Large development efforts require sophisticated tools in order to succeed. Networked workstations provide the opportunity for a class of tools, known as distributed CASE tools, that address the problems of large-scale efforts. These tools tend to use a large graphics display to provide a good user interface. They operate in a network environment, support version control and concurrent access, and tend provide the "hooks" needed to support CASE integration tools.

Emerging standards in the areas of graphics and user-interface styles, portable operating system interfaces, and network computing environments are helping to bring CASE tools closer to the ideal goal of an integrated project support environment (IPSE). The 1990s will see continued growth in the availability of workstation-based CASE tools.

References

Brooks, F. The Mythical Man-Month, Reading, MA: Addison-Wesley, 1975.

DeRemer, F. and Kron, H. "Programming in the Large Versus Programming in the Small." IEEE Transactions on Software Engineering, vol. 2, no. 2, (June 1976), pp. 80 - 86.

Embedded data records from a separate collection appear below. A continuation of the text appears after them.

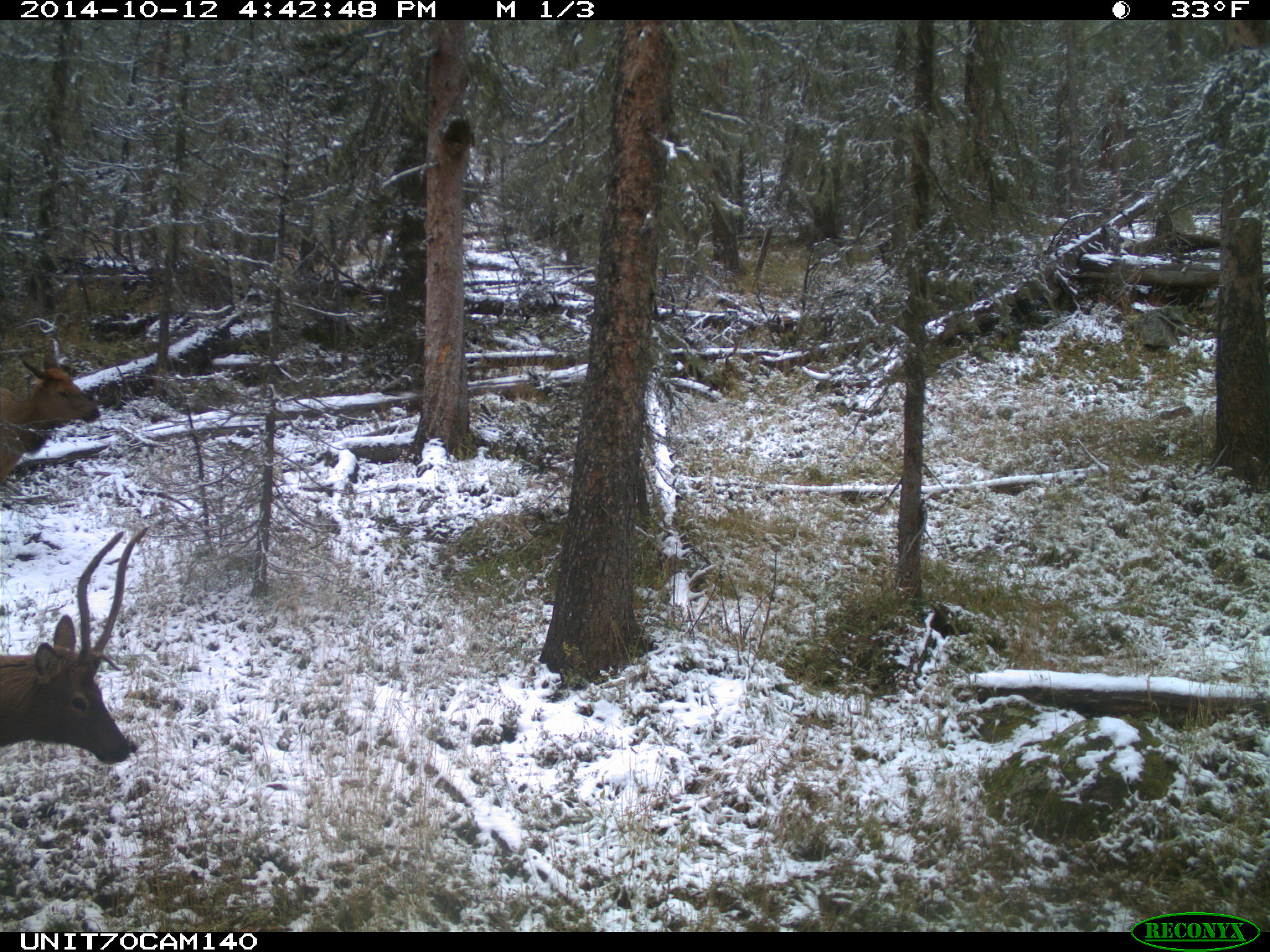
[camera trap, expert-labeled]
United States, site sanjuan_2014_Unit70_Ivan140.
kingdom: Animalia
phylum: Chordata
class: Mammalia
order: Artiodactyla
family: Cervidae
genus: Cervus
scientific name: Cervus elaphus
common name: red deer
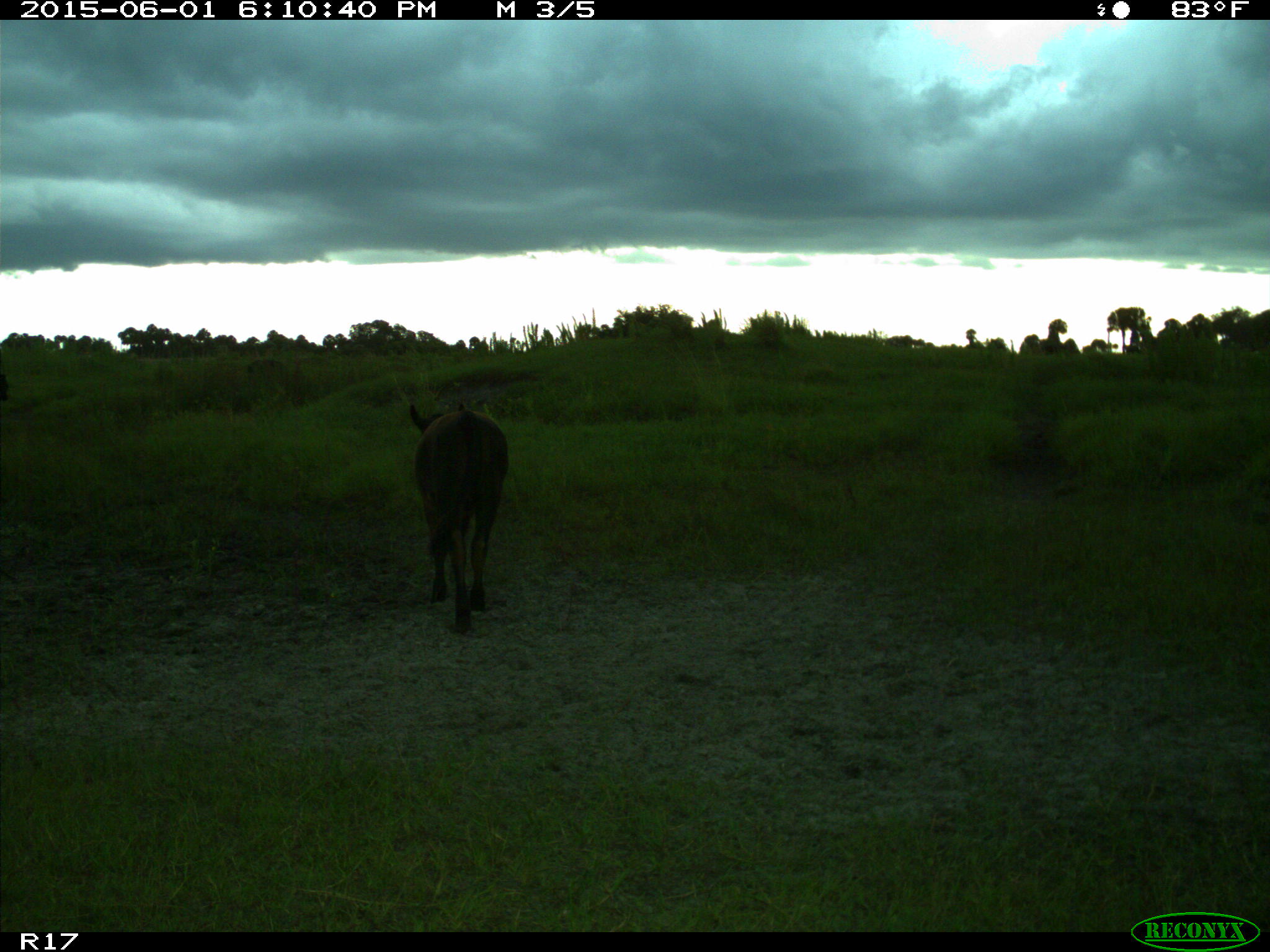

Dineen, T.; Leach, P.; Mishkin, N.; Pato, J.; and Wyant, G. "The Network Computing Architecture and System: An Environment for Developing Distributed Applications." Proceedings of the Summer 87 USENIX Conference, June 1987.

Leach, P.; Levine, P.; Dorous, B.; Hamilton, J.; Nelson, D.; and Stumpf, B. "The Architecture of an Integrated Local Network." IEEE Journal on Selected Areas in Communications, November 1983, pp. 842 - 857.

Leblang, D.B. and Chase, R.P., Jr. "Parallel Software Configuration Management in a Network Computing Environment." IEEE Software, November 1987.

Leblang, D.B.; Chase, R.P., Jr.; and McLean, G.D., Jr. "The DOMAIN Software Engineering Environment for Large-Scale Software Development Efforts." Proceedings of the 1st International Conference on Computer Workstations, San Jose, Calif.: IEEE Computer Society, November 1985, pp. 266 - 280.

Liskov, B. and Zilles, S. "Programming with Abstract Datatypes." ACM SIGPLAN Notices, vol. 9, no. 4 (1974).

Notkin, D.; Hutchinson, N.; Sanislo, J.; and Schwartz, M. "Heterogeneous Computing Environments: Report on the ACM SIGOPS Workshop on Accommodating Hetrogeneity." Communications of the ACM, February 1987, pp. 132 - 140.

U.S. Department of Defense, DOD-STD-2167. Defense System Software Development. Washington, DC 20301: June 1985.

Wirth, N. "Program Development by Stepwise Refinement." CACM, vol. 14, no. 4 (April 1974).

Yourdon, E.L. Constantine Structured Design. Englewood Cliffs, N.J.: Prentice-Hall, 1979.